No the purple line is the damaged trace that you need to fix. The cap is almost certainly the root cause for the failure. Generally when they leak they can reek havok on the board. That burned trace is right under a cap. How does the other side look?

Easy to find for me, I have an electronics store less than two miles from my house. I think the repair would cost less than a dollar to replace all the caps on the board.

Ps. Yes, if the board isn't that bad you may be able to melt solder back into the hole and repair the circuit. On mine I think there was over an inch of trace missing from the top of the board. I might have jammed a wire into that hole from the top, and ran a wire to the next stop along the damaged trace on top of the board.
 
The cap in that location is the C106 I was talking about. When it leaks the electrolyte eats up the via (the copper tube that connects the top trace to the bottom trace) and often short it to one of the two pins of the capacitor. If it shorts the via to the ground pin you can just clear up the short, fix the open via and it will fix that ISC circuit. If the shorts to the 12v pin on the capacitor it either blows up the driver or damages it such that it can't activate that ISC coil and the driver needs to be replaced.

Before you can solder to anything all the corroded copper has to be removed. The solder won't actually bond to dirty, corroded metal.

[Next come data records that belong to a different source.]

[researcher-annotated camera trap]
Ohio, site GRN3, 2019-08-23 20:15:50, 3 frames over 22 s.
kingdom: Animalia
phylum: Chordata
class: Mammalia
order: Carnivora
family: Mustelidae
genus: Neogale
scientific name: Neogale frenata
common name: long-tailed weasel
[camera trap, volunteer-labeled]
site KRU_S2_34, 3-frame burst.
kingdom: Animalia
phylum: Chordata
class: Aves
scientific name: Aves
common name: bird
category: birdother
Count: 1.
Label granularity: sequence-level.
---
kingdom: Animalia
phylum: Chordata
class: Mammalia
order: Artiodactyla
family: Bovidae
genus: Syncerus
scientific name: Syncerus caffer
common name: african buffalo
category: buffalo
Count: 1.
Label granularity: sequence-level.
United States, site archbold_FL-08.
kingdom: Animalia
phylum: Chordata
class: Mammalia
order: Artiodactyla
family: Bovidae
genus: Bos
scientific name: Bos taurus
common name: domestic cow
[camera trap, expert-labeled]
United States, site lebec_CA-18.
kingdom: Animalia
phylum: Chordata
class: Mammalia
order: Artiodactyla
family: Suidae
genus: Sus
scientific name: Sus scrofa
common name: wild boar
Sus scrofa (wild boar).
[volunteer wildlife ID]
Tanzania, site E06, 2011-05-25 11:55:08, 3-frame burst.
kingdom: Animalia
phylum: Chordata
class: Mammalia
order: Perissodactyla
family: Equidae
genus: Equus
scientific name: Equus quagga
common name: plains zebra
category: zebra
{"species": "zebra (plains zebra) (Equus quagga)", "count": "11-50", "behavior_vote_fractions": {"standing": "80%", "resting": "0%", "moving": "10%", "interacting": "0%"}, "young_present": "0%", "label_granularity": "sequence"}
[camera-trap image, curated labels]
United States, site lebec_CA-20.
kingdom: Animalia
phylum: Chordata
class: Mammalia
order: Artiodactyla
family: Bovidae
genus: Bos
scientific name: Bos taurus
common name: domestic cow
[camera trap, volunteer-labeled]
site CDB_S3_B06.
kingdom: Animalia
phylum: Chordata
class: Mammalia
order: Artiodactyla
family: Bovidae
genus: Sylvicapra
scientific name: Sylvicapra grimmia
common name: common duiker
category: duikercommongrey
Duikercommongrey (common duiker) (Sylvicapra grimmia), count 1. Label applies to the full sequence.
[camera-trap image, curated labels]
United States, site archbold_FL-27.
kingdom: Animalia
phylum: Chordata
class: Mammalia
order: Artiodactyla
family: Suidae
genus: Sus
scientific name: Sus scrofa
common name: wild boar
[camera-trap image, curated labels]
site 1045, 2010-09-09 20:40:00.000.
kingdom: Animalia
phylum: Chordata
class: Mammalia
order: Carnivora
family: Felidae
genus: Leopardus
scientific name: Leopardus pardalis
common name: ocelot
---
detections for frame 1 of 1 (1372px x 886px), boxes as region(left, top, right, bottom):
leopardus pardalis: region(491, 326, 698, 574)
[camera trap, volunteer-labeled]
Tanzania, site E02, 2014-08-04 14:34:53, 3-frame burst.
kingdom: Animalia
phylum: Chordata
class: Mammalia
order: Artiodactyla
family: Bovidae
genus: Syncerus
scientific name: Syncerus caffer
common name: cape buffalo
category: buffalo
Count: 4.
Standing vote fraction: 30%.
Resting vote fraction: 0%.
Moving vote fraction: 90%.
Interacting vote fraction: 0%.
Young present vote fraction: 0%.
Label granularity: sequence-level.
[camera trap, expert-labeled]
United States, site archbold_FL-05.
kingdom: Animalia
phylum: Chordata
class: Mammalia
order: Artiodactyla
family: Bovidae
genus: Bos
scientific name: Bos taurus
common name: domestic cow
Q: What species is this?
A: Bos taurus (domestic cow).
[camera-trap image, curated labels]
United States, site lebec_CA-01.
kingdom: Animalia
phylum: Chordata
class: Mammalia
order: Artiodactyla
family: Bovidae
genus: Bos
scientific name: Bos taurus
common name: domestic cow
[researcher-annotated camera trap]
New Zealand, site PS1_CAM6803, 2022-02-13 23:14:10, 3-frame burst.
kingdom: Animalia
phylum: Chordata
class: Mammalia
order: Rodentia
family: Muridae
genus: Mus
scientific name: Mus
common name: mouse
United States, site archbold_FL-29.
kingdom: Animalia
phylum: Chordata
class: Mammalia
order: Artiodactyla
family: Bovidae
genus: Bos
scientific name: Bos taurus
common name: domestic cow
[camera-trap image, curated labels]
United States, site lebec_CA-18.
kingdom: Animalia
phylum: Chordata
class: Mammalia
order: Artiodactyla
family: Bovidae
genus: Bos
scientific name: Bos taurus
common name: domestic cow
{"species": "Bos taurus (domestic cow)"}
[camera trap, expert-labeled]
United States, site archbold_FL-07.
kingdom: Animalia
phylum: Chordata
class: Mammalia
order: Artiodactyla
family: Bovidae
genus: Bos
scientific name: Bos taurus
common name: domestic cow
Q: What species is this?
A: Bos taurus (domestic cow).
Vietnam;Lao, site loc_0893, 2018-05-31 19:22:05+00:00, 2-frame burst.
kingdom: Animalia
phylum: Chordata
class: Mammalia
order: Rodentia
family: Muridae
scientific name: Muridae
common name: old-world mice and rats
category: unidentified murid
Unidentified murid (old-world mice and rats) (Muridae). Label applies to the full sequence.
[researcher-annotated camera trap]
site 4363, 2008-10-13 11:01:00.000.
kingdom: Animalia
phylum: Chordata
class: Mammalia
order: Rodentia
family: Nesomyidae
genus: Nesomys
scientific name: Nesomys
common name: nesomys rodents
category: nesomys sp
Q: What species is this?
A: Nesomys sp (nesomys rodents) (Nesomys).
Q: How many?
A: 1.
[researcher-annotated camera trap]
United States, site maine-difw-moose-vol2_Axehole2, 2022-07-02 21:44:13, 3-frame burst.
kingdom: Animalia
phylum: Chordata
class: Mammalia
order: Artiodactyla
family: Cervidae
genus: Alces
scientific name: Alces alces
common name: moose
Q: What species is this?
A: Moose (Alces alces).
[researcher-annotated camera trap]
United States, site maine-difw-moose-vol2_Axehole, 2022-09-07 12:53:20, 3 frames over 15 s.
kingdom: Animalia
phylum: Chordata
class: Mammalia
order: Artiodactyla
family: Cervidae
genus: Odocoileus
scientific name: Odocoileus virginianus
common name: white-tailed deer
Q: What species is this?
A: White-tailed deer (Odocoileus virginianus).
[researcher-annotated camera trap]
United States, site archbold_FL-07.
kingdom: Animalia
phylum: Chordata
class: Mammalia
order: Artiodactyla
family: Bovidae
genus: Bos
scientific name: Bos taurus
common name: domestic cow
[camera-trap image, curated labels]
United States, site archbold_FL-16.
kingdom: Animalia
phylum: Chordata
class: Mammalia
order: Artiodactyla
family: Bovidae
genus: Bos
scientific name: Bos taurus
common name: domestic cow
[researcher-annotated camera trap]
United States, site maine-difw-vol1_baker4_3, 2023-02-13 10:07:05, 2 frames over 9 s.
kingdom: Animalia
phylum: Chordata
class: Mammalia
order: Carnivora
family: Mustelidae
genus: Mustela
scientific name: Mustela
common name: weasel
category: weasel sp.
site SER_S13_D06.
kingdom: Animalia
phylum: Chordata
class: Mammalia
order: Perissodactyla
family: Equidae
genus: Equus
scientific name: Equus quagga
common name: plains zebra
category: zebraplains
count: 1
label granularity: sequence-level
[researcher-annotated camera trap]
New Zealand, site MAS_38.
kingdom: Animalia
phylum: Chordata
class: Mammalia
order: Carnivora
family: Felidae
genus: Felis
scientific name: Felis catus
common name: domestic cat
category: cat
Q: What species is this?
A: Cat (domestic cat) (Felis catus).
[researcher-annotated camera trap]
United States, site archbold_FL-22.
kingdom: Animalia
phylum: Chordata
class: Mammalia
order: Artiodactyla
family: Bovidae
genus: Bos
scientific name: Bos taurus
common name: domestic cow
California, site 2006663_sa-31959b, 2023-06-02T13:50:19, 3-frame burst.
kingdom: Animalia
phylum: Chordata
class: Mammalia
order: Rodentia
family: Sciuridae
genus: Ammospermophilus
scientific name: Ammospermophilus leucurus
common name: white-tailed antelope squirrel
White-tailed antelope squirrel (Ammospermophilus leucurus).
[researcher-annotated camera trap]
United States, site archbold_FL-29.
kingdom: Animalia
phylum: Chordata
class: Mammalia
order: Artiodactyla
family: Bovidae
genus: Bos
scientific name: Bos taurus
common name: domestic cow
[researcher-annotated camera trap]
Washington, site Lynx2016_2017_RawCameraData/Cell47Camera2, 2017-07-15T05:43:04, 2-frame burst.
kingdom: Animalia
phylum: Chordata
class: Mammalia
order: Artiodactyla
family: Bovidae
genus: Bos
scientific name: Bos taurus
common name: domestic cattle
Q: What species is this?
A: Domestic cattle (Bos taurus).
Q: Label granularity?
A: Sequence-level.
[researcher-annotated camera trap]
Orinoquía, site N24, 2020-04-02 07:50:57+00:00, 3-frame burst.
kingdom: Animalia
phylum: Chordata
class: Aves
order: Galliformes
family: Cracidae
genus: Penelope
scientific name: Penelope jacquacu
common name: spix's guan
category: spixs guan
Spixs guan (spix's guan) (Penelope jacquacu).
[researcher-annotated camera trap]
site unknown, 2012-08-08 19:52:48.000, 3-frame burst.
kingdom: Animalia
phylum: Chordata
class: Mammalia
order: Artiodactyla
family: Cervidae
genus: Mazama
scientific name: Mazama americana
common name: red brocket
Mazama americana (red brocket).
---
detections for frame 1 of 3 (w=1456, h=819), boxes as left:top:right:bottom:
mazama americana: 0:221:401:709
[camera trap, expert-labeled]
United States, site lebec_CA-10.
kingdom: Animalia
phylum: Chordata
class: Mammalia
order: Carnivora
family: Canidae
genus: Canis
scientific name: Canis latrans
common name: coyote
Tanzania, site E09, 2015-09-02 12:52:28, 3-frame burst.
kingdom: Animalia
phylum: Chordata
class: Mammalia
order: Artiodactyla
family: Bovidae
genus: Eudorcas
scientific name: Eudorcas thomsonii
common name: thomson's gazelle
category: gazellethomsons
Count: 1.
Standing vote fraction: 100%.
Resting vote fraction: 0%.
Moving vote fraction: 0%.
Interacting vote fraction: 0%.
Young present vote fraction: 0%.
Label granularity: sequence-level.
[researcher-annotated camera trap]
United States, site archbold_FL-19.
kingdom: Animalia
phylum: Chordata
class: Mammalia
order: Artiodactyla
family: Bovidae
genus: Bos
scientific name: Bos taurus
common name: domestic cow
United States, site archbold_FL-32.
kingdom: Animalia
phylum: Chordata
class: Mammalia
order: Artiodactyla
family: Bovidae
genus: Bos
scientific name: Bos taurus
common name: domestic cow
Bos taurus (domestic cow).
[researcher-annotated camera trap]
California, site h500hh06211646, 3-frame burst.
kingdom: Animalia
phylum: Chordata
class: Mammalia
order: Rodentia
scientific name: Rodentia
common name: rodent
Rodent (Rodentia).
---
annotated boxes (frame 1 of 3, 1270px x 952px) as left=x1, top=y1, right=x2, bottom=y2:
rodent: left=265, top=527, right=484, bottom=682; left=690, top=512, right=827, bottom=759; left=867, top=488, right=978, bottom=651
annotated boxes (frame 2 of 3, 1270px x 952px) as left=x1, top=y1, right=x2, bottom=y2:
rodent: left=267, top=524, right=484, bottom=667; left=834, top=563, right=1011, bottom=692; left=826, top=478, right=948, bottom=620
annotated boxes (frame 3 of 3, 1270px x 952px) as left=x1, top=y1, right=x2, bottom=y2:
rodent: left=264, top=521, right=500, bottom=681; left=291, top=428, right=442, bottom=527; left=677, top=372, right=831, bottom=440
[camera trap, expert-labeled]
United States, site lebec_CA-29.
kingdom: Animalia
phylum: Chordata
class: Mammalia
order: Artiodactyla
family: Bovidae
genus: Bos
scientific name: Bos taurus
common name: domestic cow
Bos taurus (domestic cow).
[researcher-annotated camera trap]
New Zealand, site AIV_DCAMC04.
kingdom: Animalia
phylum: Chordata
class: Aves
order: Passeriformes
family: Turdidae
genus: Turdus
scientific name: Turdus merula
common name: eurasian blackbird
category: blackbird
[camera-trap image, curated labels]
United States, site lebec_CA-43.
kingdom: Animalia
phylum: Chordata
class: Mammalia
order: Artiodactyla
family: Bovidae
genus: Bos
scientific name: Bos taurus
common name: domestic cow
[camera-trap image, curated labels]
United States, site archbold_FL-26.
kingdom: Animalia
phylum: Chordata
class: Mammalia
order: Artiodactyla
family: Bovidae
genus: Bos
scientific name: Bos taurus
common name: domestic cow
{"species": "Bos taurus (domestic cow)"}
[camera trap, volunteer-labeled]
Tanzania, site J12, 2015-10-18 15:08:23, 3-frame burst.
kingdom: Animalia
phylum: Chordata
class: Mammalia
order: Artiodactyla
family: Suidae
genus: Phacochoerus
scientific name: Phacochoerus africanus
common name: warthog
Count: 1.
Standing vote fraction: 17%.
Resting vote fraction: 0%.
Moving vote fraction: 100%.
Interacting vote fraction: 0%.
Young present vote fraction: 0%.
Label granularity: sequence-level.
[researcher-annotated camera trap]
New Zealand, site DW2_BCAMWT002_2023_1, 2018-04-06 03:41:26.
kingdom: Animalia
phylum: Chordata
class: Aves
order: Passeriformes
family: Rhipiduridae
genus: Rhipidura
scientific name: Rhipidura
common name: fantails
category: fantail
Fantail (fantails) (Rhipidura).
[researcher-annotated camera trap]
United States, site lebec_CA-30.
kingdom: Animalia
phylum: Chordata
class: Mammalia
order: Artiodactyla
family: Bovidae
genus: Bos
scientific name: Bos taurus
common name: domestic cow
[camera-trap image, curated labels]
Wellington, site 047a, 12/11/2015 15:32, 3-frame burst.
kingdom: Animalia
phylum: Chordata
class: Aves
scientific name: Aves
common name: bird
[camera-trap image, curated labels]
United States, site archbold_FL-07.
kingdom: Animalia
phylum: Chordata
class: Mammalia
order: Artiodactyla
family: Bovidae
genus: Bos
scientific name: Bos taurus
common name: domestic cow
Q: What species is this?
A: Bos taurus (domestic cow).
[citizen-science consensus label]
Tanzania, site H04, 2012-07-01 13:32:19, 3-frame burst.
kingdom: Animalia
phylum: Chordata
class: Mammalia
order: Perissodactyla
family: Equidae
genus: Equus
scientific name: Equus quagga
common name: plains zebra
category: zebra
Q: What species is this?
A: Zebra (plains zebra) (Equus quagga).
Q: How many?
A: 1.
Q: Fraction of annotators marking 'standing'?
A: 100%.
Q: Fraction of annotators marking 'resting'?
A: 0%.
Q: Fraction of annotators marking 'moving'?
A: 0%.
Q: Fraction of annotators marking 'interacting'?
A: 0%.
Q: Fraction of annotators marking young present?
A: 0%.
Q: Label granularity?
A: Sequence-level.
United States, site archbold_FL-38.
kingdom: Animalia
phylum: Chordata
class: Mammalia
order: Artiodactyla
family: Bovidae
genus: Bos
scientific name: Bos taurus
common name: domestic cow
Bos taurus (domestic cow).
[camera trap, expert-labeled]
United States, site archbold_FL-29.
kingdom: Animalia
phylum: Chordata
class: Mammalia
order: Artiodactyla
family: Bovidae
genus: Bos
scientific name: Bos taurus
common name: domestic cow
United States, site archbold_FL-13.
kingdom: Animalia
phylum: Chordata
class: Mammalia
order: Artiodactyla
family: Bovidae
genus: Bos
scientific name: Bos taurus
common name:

Since the ECU sits with the connector facing down, anything leaking out of the capacitor is flows downhill as well as wicks into the surrounding areas by capillary action. You have to make sure that it hasn't flowed under the metal heatsink as well as under the small ceramic SMD capacitors just below C106. If there are any signs of corrosion (non-shiny) metals the part in question needs to be replaced.

The materials cost for the various capacitors/resistors/transistors is cheap. The electrolytic capacitors used to be less than a buck in volume. Things like the drivers and other ICs, when you can find them, can run more than lunch money. The major expense is in the time required to diagnose, clean, repair, solder, and test along with the experience to know how.